Die „Versuchskaninchen“ haben sich bewährt

Es war ein Novum: Das Ehepaar Jan und Stephanie von Lingen teilt sich seit einem Jahr eine Stelle als Superintendent. Jetzt ziehen sie Bilanz.

Jan und Stephanie von Lingen teilen sich die Stelle des Superintendenten im
Kirchenkreis Leine-Solling
Jan und Stephanie von Lingen teilen sich die Stelle des Superintendenten imKirchenkreis Leine-SollingHenrik Günther

Northeim. „Wir sind in der Region gut angekommen“, freut sich Stephanie von Lingen. Seit einem Jahr teilt sich die Theologin mit ihrem Mann Jan von Lingen das Amt des Superintendenten im Kirchenkreis Leine-Solling. Ein Novum in der hannoverschen Landeskirche, das jedoch gut funktioniert.
Um ihren Kirchenkreis kennenzulernen, hat das Superintendentenehepaar keine Kosten und Mühen gescheut: Noch keine Woche im Amt, da ging es im Juni vergangenen Jahres „in 100 Tagen durch den Kirchenkreis“. Auf der sogenannten „Sup-Tour“ nahmen Stephanie und Jan von Lingen zu Fuß, auf dem Fahrrad, im Auto, mit dem Flugzeug, auf dem Trecker und mit dem Hund den Kirchenkreis Leine-Solling unter die Lupe. „Das ehrenamtliche Engagement der Mitarbeitenden in den Kirchengemeinden hat uns dabei sehr beeindruckt“, sagt Jan von Lingen.

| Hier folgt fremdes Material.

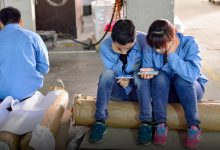 How Factory Workers Flip the Tables on China's Sizable Online Lenders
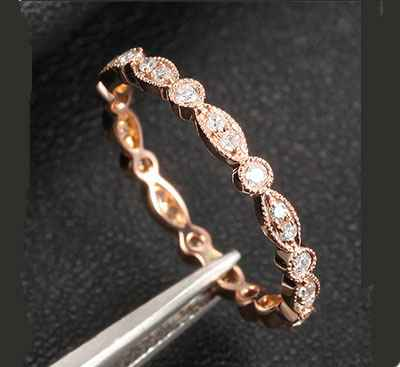 Stackable eternity scalloped diamonds band 0.32Cts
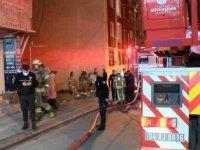 Bağcılar'da gecekonduda çıkan yangın yan binaya sıçradı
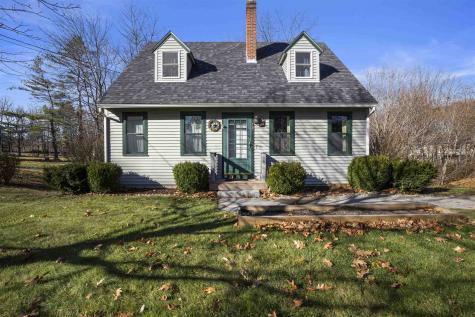 18 Maple Street Newmarket NH 03857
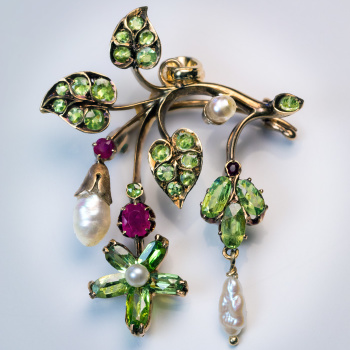 Art Nouveau antique demantoid pearl ruby brooch pendant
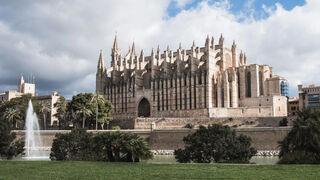 Baleares prohíbe el uso de coches diésel y gasolina para turistas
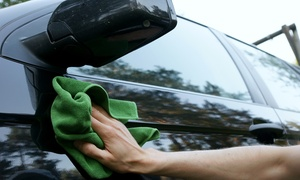 MotorSportWash: Lavado interior y exterior de coche con opción a limpieza de tapicería y desodorización desde 19,90 € en MotorSportWash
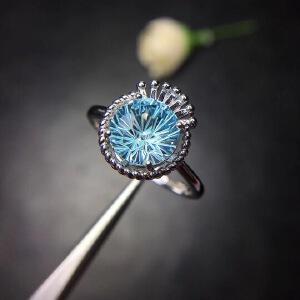 天然托帕石戒指,晶体全净,烟花切工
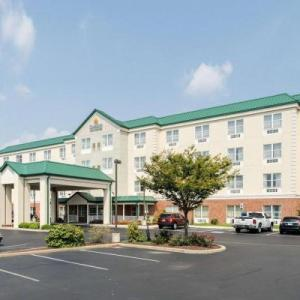 Hotels near Memorial Hall Dover - Comfort Inn & Suites Dover
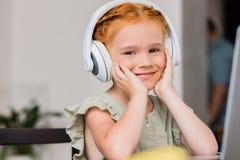 Het luisteren muziek stock afbeeldingen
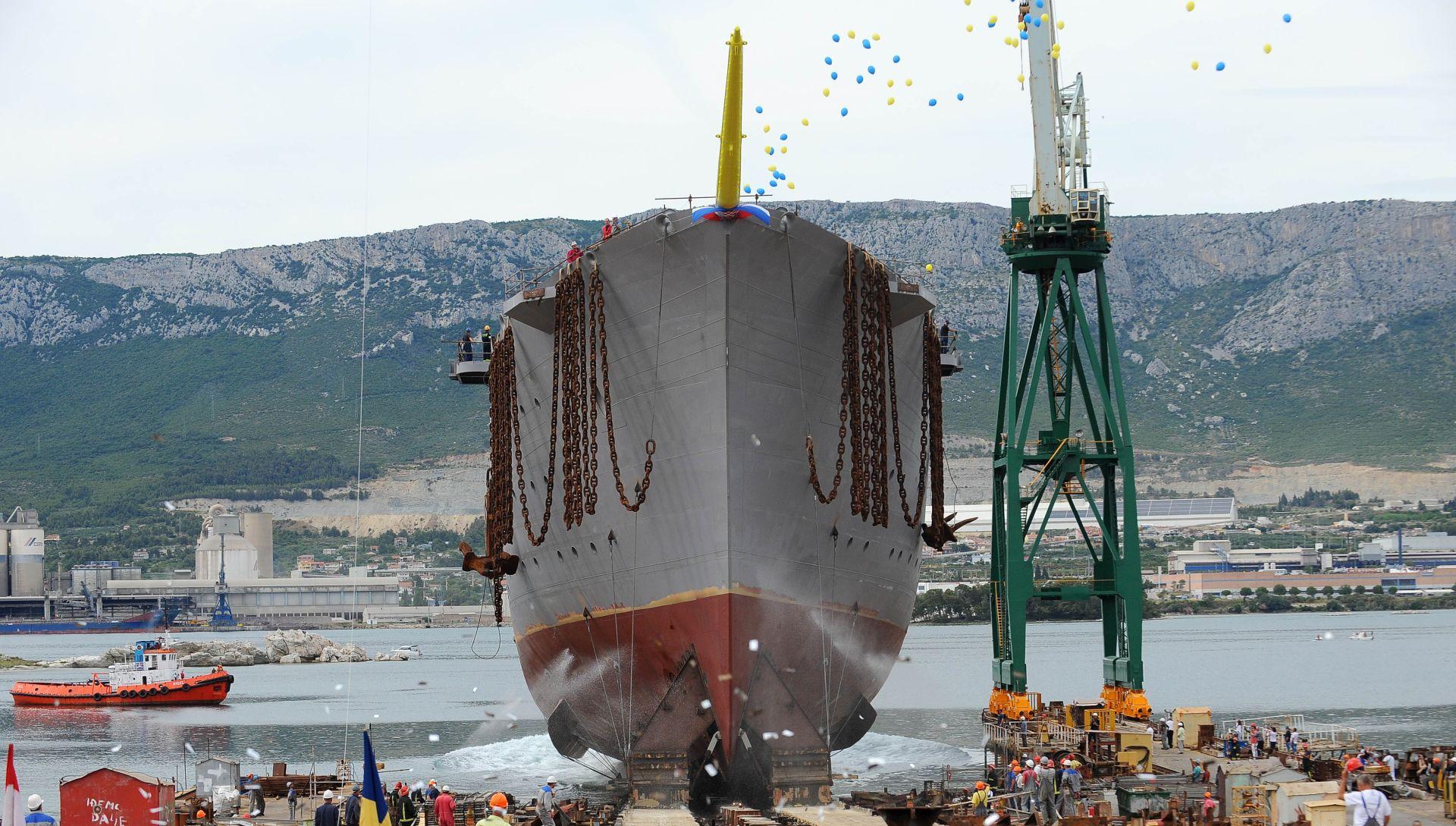 U Brodosplitu porinut najveći jedrenjak s križnim jedrima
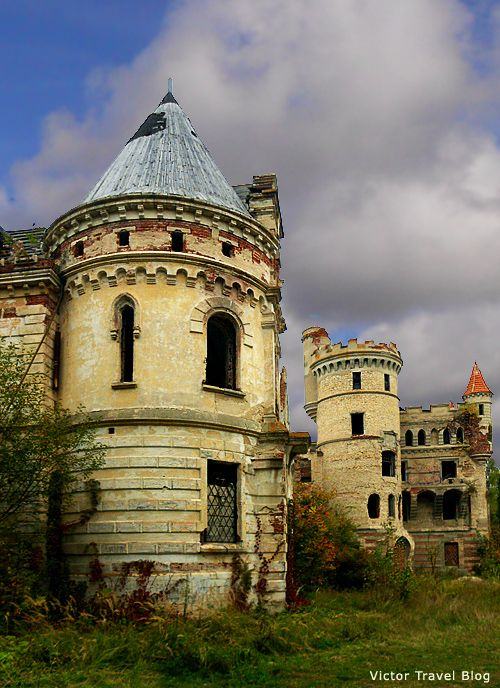 The abandoned castle Muromtsevo in Russia.  Please, read its sad story:  https://victortravelblog.com/2012/11/12/russian-castles-almost-buried-wonder/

Ihre Thesen werden diskutiert

In den Folgemonaten sind aus den Eindrücken der Reise, die am ersten Advent im Kerzenschein auf dem Adventsmarkt in Gillersheim endete, zehn Thesen entstanden, die seither im Kirchenkreis Leine-Solling munter diskutiert werden.
Eine von ihnen lautet „Kirche bleibt im Dorf“. Als Kirche würde man sich in vielen Fällen mit denselben Fragen beschäftigen, die auch die Kommunalpolitik bewegen: „Im ländlichen Raum sind Dorfschule, Bäcker und Bank oftmals verschwunden, wie kann trotz des demografischen Wandels in die Zukunft der Dörfer investiert werden?“, fragt Stephanie von Lingen. Kirchengemeinde, Vereine, Gruppen und die Ortsräte seien hier gefragt.
Auch auf die Herausforderungen der Zeit wolle der Kirchenkreis reagieren, indem unter anderem ein Flüchtlingsfonds eingerichtet wird, um eine Sozialarbeiterstelle für Geflüchtete zu finanzieren. Eine weitere Herausforderung liegt in der Weitläufigkeit des Kirchenkreises, der 60 000 Gemeindeglieder in 35 Kirchengemeinden mit mehr als 100 Kirchen und Kapellen umfasst.

Ihre Arbeitsteilung steht

Drei Mittelzentren liegen in Einbeck, Northeim und Uslar. „Regionalisierung bedeutet oft Entfernung und die wird nicht selten als Entfremdung empfunden“, weiß Stephanie von Lingen. Um vor Ort zu sein, hat das Superintendentenehepaar sich vorgenommen, an mehreren Orten im Kirchenkreis zu predigen und auch Kasualien zu übernehmen.
„Wenn man ehrlich ist, dann sind wir Versuchskaninchen“, weiß Jan von Lingen. Das Theologen-Ehepaar, beide 53 Jahre alt, bewarb sich vor zwei Jahren gemeinsam auf das Amt des Superintendenten im Kirchenkreis Leine-Solling – ein Novum in der hannoverschen Landeskirche.
Inzwischen haben sie ihr eigenes Konzept ausgearbeitet, wie eine Stellenteilung sinnvoll aussehen kann: „Wir haben den Kirchenkreis nach Regionen aufgeteilt, zudem übernimmt jeder von uns bestimmte Aufgaben, der eine kümmert sich etwa um die Musik im Kirchenkreis, der andere um die Kinder- und Jugendarbeit“, erklärt Stephanie von Lingen. Die ursprüngliche Idee, eine Art „Ping-Pong der Ideen“ zu spielen, sei nicht ganz aufgegangen: „Wir haben anfangs unterschätzt, wie viel Kontinuität es im Leitungsamt braucht“, sagt Jan von Lingen.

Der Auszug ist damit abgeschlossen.